Deborah Secco e o “heroísmo” do adultério
Mesmo que trate as traições como uma revolução de comportamento, o máximo que a atriz consegue é expor carências e fragilidades individuais
O maior dramaturgo inglês de todos os tempos sugeriu que o dilema máximo da humanidade é “ser ou não ser”, questão que o maior dramaturgo brasileiro de todos os tempos complementou com o particípio do verbo trair. Shakespeare tinha cenário para achar que o grande problema da modernidade é a dúvida, ao passo que Nelson Rodrigues, mais comezinho, sempre soube que essa dúvida, sem nobreza ou metafísica, diz respeito única e exclusivamente ao que um cônjuge estaria fazendo pelas costas do outro. Caiam os governos, detonem-se as bombas, acabe-se o mundo, não importa: a preocupação essencial de um indivíduo que vive em sociedade é ser ou não ser… traído!

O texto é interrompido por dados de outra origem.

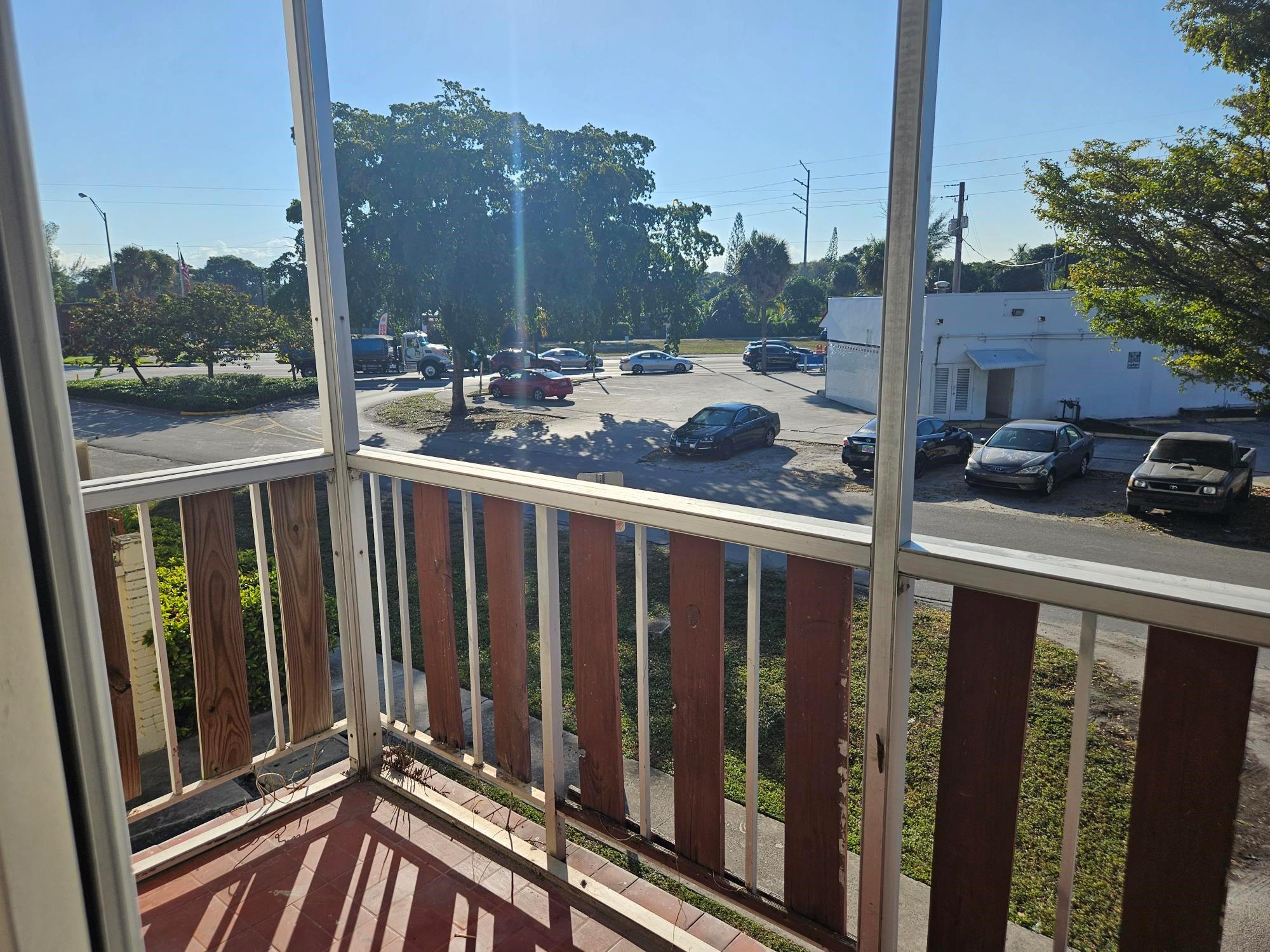 Oxford Court Condo - Residential Lease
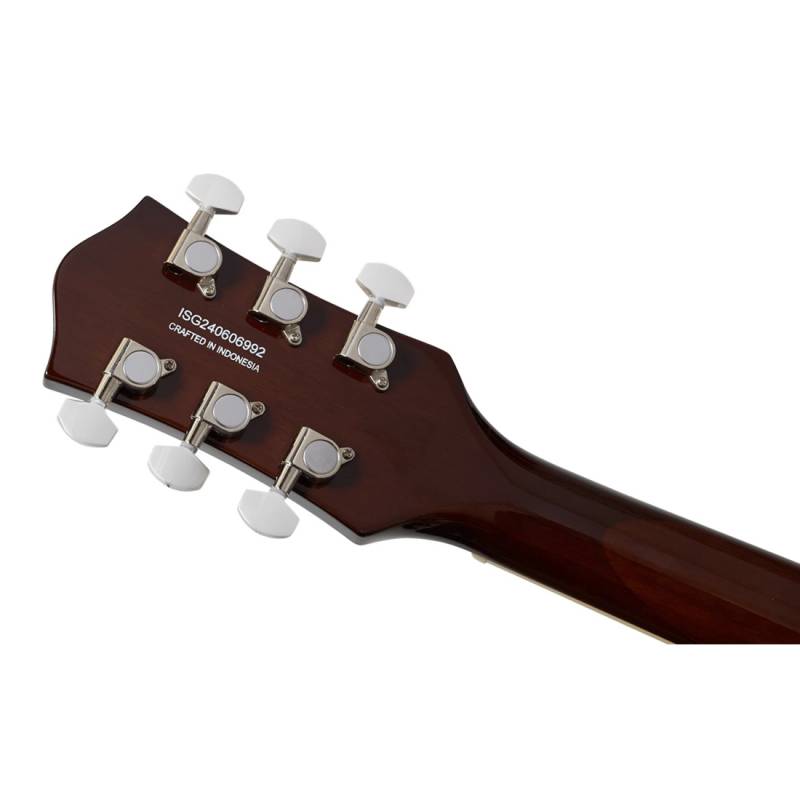 Електрогітара Gretsch Streamliner Jet Club Single-Cut With Wraparound Dark Denim
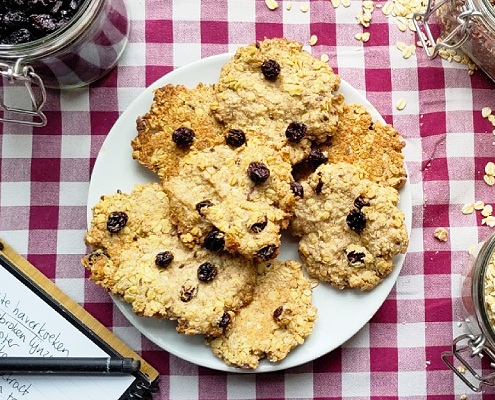 robuuste haverkoeken recept robuuste haverkoeken recept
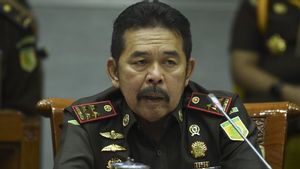 Jaksa Agung ST Burhanuddin Larang Anak Buahnya TikTokan, Pengamat: Ketinggalan Zaman dan Kalah Sama TNI-Polri!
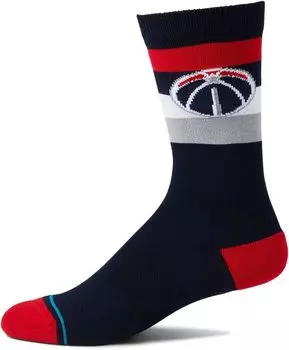 Уизардс Сент-Крю Stance, темно-синий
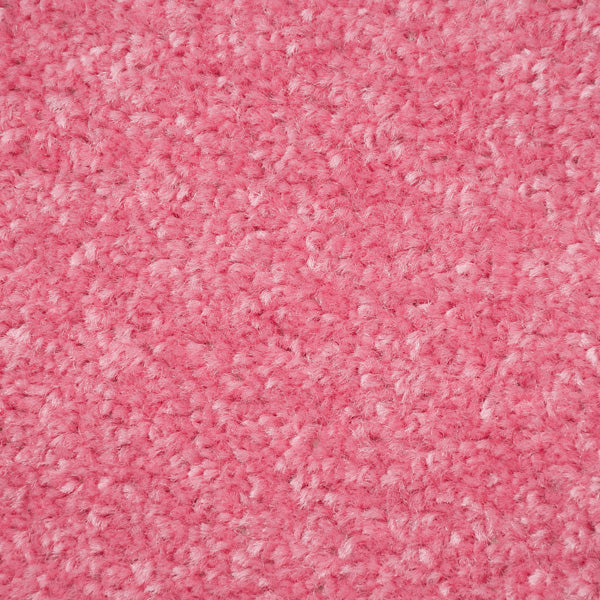 Pink Belton Feltback Twist Carpet - Image 3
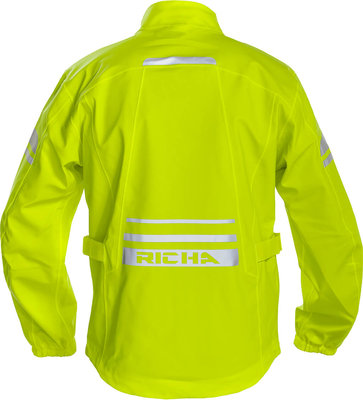 Richa Rain stretch regenjas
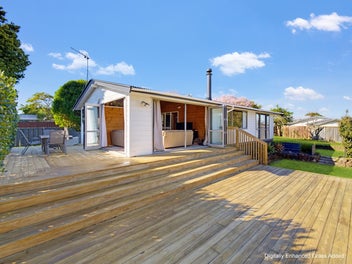 Best Priced Freehold- CV 1Million!
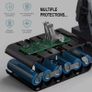 dyson replacement battery fits all V6 models brand New Image 3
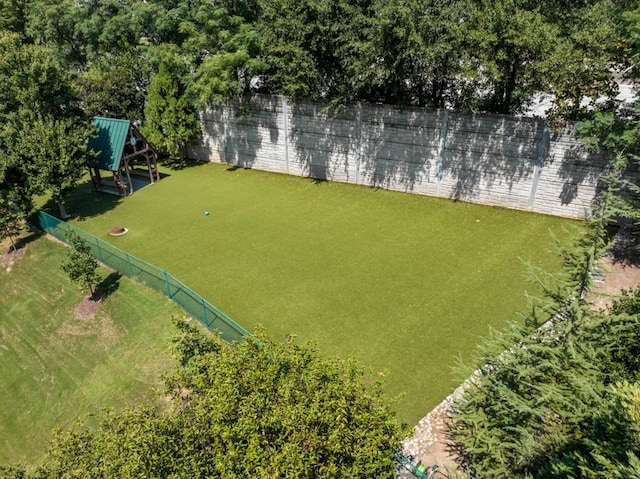 970 N Ormewood Park Dr SE, Atlanta, GA 30316 - aerial view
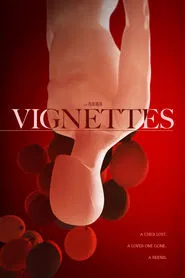 Vignettes movie poster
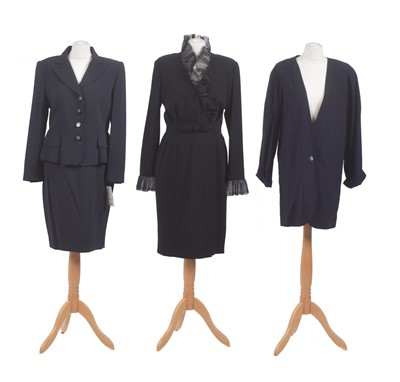 Lot 156 - A selection of clothing by Guy Laroche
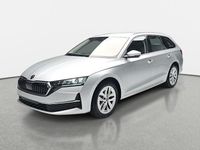 Gebraucht Skoda Octavia Selection 150 PS (110 kW) 2025 Silber Kombi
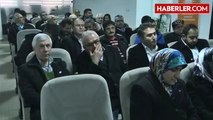 AK Parti Burdur İl Başkanı Bütüner, Görevinden İstifa Etti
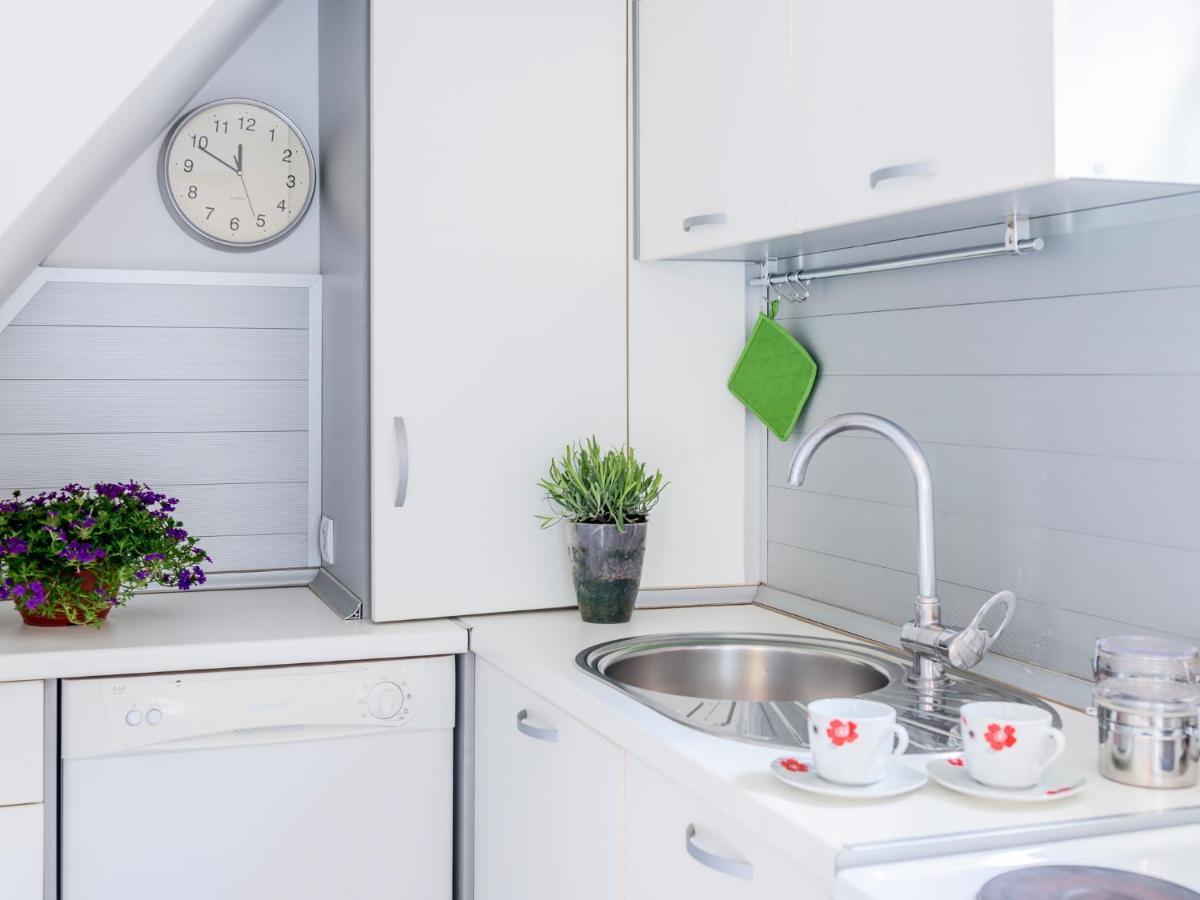 Green Home Apartments كوتور المظهر الخارجي الصورة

Vai daí, Deborah Secco aparece nas Amarelas e confirma que traiu todos os ex-namorados. “É terrível ver mulheres que só são fiéis porque acham que é o certo”, diz a atriz. “Isso é muito retrógrado. Quem quiser trair, que traia”. Deborah reclama que a maioria das mulheres reagiu negativamente à sua “confissão” (feita via Twitter há algumas semanas). Pode haver aí um problema de classe — as mesmas que batem no peito para dizer “mexeu com uma, mexeu com todas” esculhambam uma semelhante que agiu fora do previsto —, mas pode ser também que as mulheres simplesmente não compraram a traição como um gesto emancipatório e acreditem que a liberdade vai além de uma “pulada de cerca”, ou duas, ou dez, algo que, num percentual incógnito, acontece desde a invenção do casamento.
O mais curioso é que a displicência do “traí, sim, e daí?” é apenas aparente. Depois de uma frase mais assertiva, “se uma mulher quiser trair porque acha bom, tudo bem”, Deborah não resiste ao clichê e fantasia uma espécie de adultério heroico e libertador para justificar atitudes que, sim, considera erradas, pois “somos todos humanos e estamos sujeitos a falhas”. Em outras palavras, ela reivindica a compreensão da sociedade, o que nos leva a crer que estamos diante de um simples caso de fragilidade individual, e não de uma revolta contra os padrões impostos ao comportamento feminino etc., etc. A atriz não está propondo que ninguém saia queimando sutiãs por aí. Quer apenas anunciar que não sente mais a necessidade de ser vista “como gostosinha, bonitinha e boazinha”.
Um fogo de palha que não condiz com o berreiro das redes sociais, tanto que os conservadores podem relaxar e dormir em paz. Por mais que as celebridades abram seus corações, o “ser ou não ser traído” está longe, e bem longe, de ser superado.